Some of the lines below need repeating. Reproduce exactly those between the lines holding "Londen, Verenigd Koninkrijk - 23" and "Andy Murray celebra", inclusive.

=====

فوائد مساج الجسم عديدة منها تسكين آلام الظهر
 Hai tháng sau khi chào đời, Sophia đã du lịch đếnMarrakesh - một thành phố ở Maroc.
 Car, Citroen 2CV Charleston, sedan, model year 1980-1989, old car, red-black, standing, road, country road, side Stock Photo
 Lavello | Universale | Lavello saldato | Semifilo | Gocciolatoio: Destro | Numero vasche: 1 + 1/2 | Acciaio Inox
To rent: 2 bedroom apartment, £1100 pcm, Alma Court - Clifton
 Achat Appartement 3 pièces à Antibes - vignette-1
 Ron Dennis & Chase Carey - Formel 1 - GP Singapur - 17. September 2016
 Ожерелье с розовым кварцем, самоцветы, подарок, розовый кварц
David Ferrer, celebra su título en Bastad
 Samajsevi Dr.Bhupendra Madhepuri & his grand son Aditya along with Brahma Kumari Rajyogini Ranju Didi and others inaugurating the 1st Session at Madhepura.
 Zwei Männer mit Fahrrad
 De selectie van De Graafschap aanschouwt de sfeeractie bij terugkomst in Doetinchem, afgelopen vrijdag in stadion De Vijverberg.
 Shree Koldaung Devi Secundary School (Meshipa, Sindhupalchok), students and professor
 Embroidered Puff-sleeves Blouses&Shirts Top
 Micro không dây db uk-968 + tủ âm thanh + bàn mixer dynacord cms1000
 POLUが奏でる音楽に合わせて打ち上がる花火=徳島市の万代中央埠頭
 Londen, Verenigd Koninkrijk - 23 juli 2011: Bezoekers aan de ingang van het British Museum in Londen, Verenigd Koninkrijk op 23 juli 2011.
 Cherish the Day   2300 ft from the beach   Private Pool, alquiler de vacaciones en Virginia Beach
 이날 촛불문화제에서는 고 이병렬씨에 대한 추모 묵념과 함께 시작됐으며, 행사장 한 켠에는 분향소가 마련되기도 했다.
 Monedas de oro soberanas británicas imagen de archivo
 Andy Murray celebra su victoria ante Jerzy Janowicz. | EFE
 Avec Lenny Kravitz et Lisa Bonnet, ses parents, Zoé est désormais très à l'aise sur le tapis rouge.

=====

ANSWER TO THE EXERCISE:
 Londen, Verenigd Koninkrijk - 23 juli 2011: Bezoekers aan de ingang van het British Museum in Londen, Verenigd Koninkrijk op 23 juli 2011.
 Cherish the Day   2300 ft from the beach   Private Pool, alquiler de vacaciones en Virginia Beach
 이날 촛불문화제에서는 고 이병렬씨에 대한 추모 묵념과 함께 시작됐으며, 행사장 한 켠에는 분향소가 마련되기도 했다.
 Monedas de oro soberanas británicas imagen de archivo
 Andy Murray celebra su victoria ante Jerzy Janowicz. | EFE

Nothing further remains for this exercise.